Transmettre son patrimoine est une étape à la fois essentielle et sensible, où se mêlent considérations familiales et enjeux fiscaux. Dans ce contexte, il devient indispensable d’anticiper et de mettre en place des solutions adaptées pour protéger ses proches tout en maîtrisant la fiscalité.
Parmi les stratégies pouvant être évoquées, l’investissement forestier suscite un intérêt croissant, sans être toujours bien compris. Concrètement, investir via un groupement forestier permet d’accéder à un actif tangible et durable, tout en bénéficiant d’un cadre fiscal particulièrement avantageux.
Qu’est-ce qu’un groupement forestier ?
Un groupement forestier est une société civile ayant pour objet l’acquisition et la gestion d’un ou plusieurs massifs forestiers ou de bois et forêts (Article L331-1). Contrairement à l’achat direct de parcelles, les investisseurs détiennent des parts sociales, ce qui facilite la transmission et la gestion collective du patrimoine forestier.
Il existe deux types principaux :
- Les groupements forestiers familiaux, utilisés pour la transmission patrimoniale.
- Les groupements forestiers d’investissement, ouverts à des investisseurs tiers et orientés vers la rentabilité.
Au-delà de l’aspect écologique, la forêt est un actif peu volatil et décorrélé des marchés financiers. Mais c’est surtout son régime fiscal qui en fait un outil privilégié pour anticiper la succession.
Pourquoi la forêt est-elle avantageuse pour la succession ?
La loi prévoit des exonérations fiscales spécifiques pour les parts de groupement forestier, à condition de respecter certains engagements de gestion durable :
- Exonération partielle des droits de succession : 75 % de la valeur des parts est exonérée jusqu’à 300 000 €, 50 % au-delà.
- Valorisation maîtrisée : contrairement à l’immobilier classique, les parts sont facilement transmissibles par donation progressive, permettant d’étaler la transmission dans le temps et de réduire la fiscalité.
Les héritiers paient donc drastiquement moins de droits de succession qu’avec un patrimoine classique.
Exemple chiffré : le cas de Madame Martin
Pour illustrer l’efficacité de cet investissement, prenons l’exemple de Madame Martin. Elle dispose d’un patrimoine total de 600 000 € et a deux enfants.

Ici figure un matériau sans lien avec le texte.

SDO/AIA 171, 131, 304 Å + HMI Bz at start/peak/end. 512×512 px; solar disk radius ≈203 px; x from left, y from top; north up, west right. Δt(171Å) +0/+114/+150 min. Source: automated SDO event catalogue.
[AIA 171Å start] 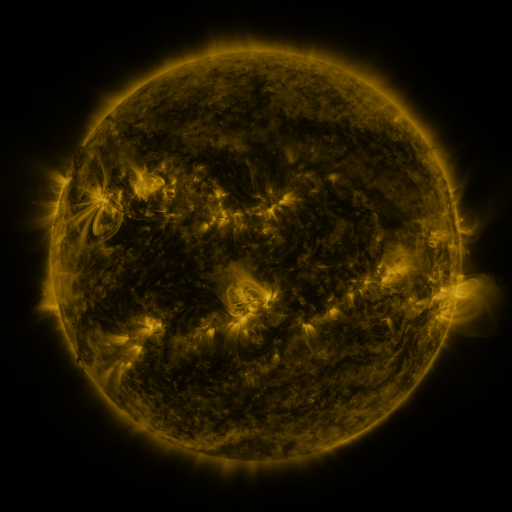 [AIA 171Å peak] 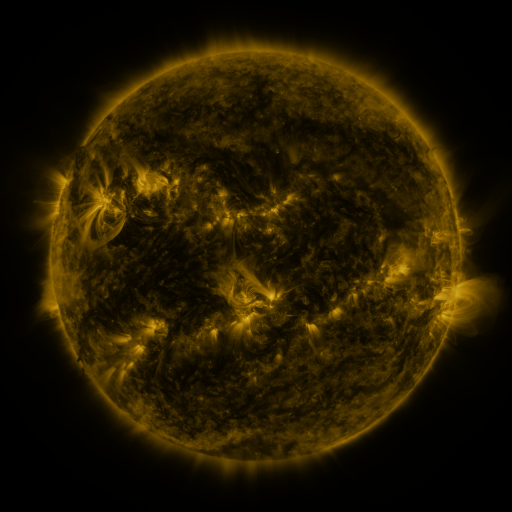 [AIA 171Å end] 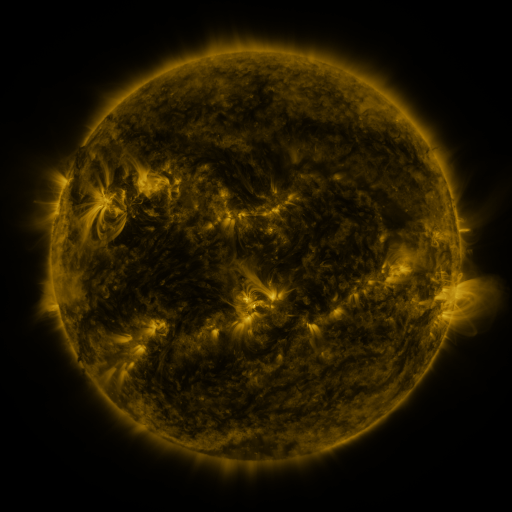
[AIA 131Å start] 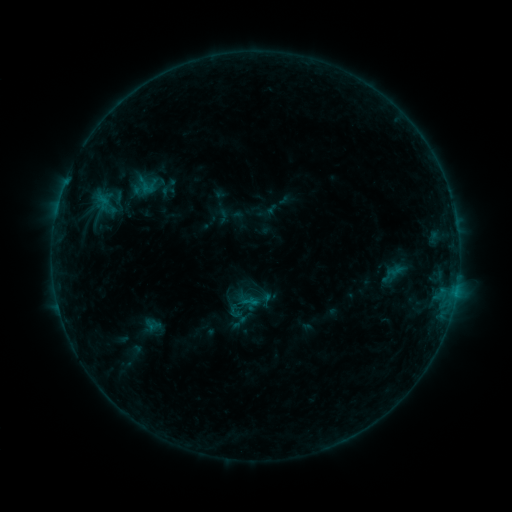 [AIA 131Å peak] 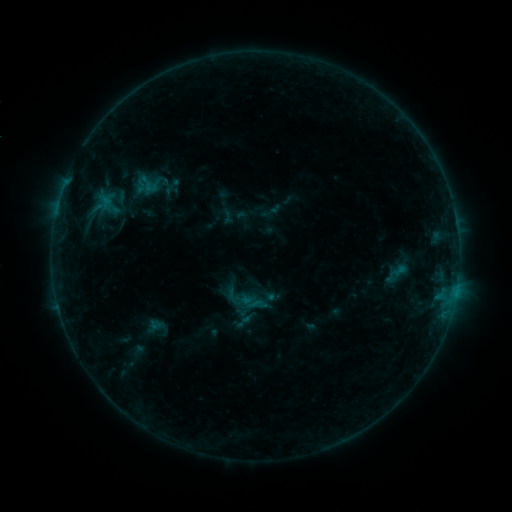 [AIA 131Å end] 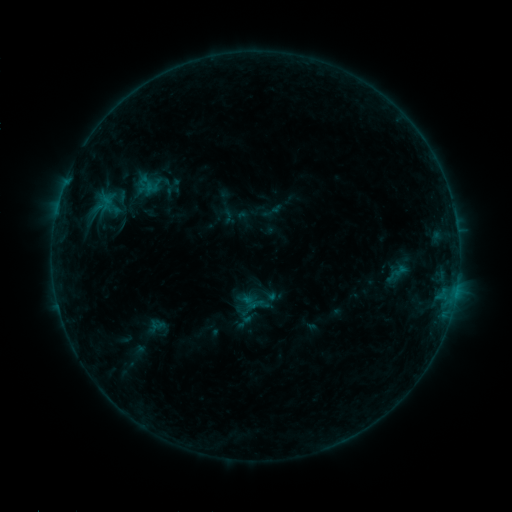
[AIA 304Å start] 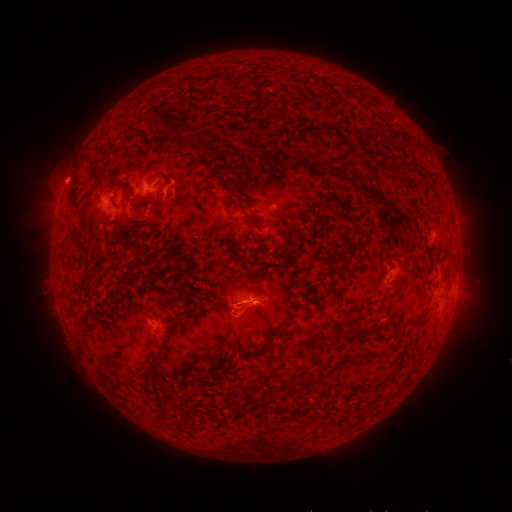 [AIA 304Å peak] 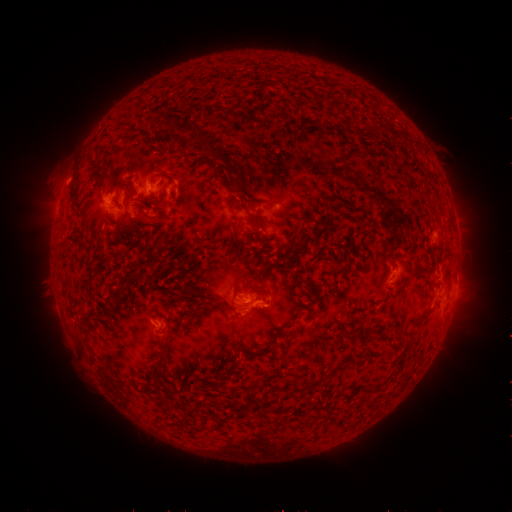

- Dans une première hypothèse, la transmission s’effectue de manière classique :300 000 € d’actifs financiers et 300 000 € d’immobilier
- Dans une seconde hypothèse, les actifs financiers sont réorientés vers des parts de groupement forestier, bénéficiant ainsi d’un cadre fiscal plus favorable.
| Succession classique | Succession avec groupement forestier | |
|---|---|---|
| Part par enfant | 600 000 € ÷ 2 = 300 000 € | 600 000 € ÷ 2 = 300 000 € |
| Exonération | — | 75 % sur 150 000 € |
| Abattement | 100 000 € | 100 000 € |
| Base taxable | 300 000 € − 100 000 € = 200 000 € | 150 000 € × 25 % = 37 500 € → 150 000 + 37 500 − 100 000 = 87 500 € |
| Droits de succession par enfant | ≈ 38 000 € | ≈ 18 000 € |
| Net en poche par enfant | 262 000 € | 282 000 € |
Le gain fiscal est particulièrement significatif : 20 000 € économisés par enfant, soit 40 000 € sur l’ensemble de la succession, représentant une réduction d’environ 47 % des droits de succession.
Conditions pour bénéficier de l’avantage fiscal
L’avantage fiscal s’applique uniquement si :
- les parts sont conservées sur la durée ;
- la gestion forestière respecte un cadre de gestion durable ;
- certaines obligations fiscales sont respectées.
Les autres avantages patrimoniaux
Outre la fiscalité, les groupements forestiers offrent plusieurs atouts :
- Transmission facilitée et flexible (parts divisibles)
- Potentiel de valorisation à long terme
- Dimension écologique et durable
- Possibilité d’intégrer le groupement dans une stratégie de démembrement
Le groupement forestier est bien plus qu’un investissement écologique : c’est un outil stratégique pour anticiper la succession. Il permet de réduire la fiscalité, de transmettre progressivement et de diversifier son patrimoine de manière durable.
Pour les familles souhaitant préparer l’avenir tout en optimisant la fiscalité, il mérite d’être sérieusement considéré dans une planification successorale.